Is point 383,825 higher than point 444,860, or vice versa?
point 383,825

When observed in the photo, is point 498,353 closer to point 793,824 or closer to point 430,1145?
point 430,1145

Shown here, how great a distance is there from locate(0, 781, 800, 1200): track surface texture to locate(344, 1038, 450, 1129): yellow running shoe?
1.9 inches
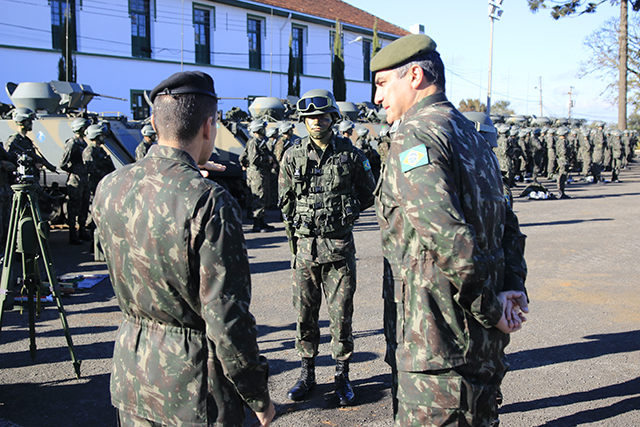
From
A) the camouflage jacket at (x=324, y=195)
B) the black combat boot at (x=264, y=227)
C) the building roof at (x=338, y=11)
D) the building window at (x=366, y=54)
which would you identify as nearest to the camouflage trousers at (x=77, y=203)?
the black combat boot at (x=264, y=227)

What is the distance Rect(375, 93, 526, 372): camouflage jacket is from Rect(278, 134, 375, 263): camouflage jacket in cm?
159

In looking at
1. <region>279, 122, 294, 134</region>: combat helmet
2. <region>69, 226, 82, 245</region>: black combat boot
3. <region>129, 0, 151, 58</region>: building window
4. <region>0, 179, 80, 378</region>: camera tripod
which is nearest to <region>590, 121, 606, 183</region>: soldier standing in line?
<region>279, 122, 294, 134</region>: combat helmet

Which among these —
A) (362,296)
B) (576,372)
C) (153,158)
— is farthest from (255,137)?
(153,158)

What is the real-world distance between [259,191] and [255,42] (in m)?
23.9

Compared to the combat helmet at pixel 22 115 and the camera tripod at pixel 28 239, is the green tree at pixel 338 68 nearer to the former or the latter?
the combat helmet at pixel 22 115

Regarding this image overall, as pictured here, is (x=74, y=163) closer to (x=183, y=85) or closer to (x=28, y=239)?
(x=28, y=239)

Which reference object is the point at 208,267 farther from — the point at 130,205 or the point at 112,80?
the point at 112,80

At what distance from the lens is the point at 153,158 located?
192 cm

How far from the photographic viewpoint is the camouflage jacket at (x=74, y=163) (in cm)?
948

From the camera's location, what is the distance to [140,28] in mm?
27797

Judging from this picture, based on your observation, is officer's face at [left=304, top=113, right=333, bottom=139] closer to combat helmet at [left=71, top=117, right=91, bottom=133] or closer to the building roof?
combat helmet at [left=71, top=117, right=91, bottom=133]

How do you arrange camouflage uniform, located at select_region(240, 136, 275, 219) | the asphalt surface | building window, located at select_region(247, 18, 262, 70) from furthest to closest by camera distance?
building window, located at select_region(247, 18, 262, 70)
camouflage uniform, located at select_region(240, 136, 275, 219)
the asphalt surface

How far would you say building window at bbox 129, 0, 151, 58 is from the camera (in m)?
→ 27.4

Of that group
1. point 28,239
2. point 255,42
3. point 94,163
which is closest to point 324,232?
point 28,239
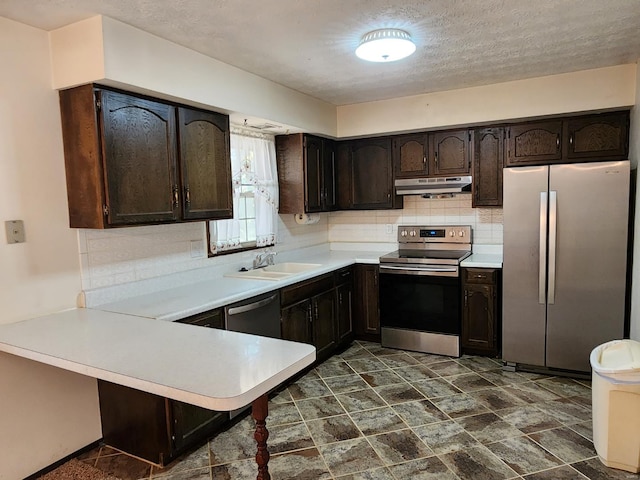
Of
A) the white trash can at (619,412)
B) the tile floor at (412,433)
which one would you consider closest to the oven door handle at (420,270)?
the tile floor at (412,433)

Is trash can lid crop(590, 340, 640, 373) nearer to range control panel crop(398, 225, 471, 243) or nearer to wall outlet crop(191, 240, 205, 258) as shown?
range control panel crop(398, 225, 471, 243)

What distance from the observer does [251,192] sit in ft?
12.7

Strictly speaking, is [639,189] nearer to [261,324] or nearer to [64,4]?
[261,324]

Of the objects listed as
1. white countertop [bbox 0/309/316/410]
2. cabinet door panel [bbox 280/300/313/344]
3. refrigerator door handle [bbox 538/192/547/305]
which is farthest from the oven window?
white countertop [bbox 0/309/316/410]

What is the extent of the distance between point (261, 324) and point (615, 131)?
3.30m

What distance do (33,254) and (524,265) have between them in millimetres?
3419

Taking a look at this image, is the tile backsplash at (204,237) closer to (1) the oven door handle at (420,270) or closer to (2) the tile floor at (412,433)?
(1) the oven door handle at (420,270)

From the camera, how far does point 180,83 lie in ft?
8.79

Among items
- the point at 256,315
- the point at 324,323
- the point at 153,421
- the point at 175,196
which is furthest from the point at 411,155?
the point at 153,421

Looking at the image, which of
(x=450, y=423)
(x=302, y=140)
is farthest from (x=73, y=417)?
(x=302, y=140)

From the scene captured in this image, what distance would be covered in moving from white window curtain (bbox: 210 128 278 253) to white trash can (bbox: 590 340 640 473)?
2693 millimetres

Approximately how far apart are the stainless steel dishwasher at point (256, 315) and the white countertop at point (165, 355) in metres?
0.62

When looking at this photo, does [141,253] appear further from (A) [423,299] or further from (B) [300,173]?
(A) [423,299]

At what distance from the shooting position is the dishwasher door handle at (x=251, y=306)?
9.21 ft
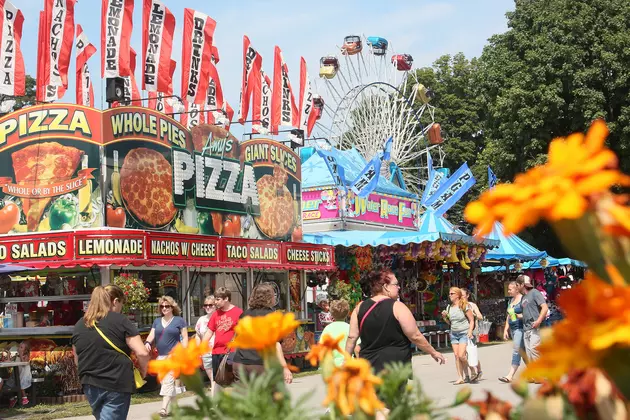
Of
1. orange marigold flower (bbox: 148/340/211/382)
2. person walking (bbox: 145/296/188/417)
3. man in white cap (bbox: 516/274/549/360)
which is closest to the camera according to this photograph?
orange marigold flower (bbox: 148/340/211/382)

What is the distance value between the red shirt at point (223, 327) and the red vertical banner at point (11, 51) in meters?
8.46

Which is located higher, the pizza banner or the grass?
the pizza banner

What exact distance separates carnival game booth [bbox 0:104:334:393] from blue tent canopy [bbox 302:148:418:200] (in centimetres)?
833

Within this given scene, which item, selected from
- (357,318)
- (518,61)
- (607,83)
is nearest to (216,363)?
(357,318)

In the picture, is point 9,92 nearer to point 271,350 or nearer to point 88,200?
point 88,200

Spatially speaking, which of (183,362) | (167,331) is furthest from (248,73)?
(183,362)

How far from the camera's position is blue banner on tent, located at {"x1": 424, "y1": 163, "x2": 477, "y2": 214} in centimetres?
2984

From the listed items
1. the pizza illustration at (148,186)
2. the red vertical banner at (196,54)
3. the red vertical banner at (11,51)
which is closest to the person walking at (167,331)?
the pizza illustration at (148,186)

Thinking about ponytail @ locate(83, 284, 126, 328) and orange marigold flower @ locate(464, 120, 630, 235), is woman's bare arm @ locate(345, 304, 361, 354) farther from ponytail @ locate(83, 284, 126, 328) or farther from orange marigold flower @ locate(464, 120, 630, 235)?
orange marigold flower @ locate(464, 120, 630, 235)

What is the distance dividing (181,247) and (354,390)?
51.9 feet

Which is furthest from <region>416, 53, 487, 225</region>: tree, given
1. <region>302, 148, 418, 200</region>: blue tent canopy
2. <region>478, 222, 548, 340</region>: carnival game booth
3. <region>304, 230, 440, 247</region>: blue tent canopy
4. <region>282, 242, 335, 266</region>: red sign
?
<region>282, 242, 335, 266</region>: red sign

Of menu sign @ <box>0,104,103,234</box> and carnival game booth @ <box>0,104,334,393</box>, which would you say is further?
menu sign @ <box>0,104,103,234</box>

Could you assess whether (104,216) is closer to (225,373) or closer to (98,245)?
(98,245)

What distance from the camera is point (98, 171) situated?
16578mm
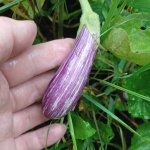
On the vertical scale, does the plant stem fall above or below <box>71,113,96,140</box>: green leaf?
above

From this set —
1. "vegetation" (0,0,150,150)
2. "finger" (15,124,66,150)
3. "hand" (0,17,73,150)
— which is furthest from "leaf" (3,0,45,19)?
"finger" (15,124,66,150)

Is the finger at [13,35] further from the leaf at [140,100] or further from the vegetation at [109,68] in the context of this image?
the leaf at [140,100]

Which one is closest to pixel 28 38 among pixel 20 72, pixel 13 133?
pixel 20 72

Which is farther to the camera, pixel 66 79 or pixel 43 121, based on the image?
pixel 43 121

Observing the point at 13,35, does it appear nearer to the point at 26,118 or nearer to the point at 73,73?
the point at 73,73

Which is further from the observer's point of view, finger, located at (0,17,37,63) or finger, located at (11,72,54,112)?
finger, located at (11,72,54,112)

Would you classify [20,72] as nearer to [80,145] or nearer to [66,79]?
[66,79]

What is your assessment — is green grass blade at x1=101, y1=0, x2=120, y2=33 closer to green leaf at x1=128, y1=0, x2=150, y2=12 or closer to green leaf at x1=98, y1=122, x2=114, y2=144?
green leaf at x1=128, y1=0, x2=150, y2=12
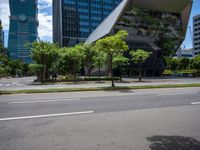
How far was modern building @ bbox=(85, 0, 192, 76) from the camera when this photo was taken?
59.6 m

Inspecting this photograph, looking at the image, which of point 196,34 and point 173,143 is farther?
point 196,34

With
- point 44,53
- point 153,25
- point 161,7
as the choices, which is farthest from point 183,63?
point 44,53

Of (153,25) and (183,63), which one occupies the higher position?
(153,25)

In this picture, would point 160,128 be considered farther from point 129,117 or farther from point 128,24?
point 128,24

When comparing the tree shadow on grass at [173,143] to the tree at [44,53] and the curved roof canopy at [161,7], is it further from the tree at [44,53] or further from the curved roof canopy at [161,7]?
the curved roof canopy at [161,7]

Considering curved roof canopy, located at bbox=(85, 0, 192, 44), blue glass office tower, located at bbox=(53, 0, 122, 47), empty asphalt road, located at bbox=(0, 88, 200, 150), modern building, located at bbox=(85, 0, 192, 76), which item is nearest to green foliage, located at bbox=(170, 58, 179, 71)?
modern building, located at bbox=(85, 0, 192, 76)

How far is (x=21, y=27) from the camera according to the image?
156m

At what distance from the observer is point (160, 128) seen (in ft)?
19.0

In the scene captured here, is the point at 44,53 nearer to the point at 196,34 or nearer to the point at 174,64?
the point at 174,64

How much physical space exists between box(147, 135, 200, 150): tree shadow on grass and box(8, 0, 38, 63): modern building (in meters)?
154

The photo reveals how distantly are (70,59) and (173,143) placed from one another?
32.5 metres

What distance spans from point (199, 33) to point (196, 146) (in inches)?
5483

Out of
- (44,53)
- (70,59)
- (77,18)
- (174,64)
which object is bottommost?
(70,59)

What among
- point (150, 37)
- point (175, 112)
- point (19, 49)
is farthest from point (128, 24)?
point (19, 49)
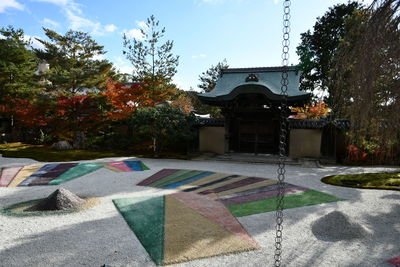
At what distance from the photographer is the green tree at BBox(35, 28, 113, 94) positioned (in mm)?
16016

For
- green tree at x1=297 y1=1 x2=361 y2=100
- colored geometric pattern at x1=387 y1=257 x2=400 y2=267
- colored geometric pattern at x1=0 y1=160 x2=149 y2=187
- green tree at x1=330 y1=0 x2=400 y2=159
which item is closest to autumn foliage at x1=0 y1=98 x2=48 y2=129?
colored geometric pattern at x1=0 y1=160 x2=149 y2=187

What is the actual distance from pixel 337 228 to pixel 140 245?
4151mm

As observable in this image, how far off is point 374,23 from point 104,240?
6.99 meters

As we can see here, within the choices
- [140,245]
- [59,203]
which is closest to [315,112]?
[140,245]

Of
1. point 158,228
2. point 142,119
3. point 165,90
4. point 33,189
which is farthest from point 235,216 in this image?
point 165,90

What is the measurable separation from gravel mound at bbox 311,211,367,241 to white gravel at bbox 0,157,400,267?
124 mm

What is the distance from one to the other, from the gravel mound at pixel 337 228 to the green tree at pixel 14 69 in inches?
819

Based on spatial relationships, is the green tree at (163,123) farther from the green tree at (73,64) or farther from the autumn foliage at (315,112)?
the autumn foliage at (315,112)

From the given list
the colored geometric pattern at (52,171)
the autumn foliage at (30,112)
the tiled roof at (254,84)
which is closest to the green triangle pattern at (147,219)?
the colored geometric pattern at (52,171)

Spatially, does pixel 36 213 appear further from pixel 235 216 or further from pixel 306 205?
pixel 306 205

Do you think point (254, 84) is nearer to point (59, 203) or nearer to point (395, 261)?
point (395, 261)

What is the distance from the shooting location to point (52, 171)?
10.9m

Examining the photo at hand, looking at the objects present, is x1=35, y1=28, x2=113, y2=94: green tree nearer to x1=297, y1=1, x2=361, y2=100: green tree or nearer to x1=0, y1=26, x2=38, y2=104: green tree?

──────

Pick out each line of the records above that contains the word "location", and copy those lines in full.

▶ **Written response**:
From the camera's location, what is the distance to [140,28] in mm?
What is the distance from the shooting location to point (52, 171)?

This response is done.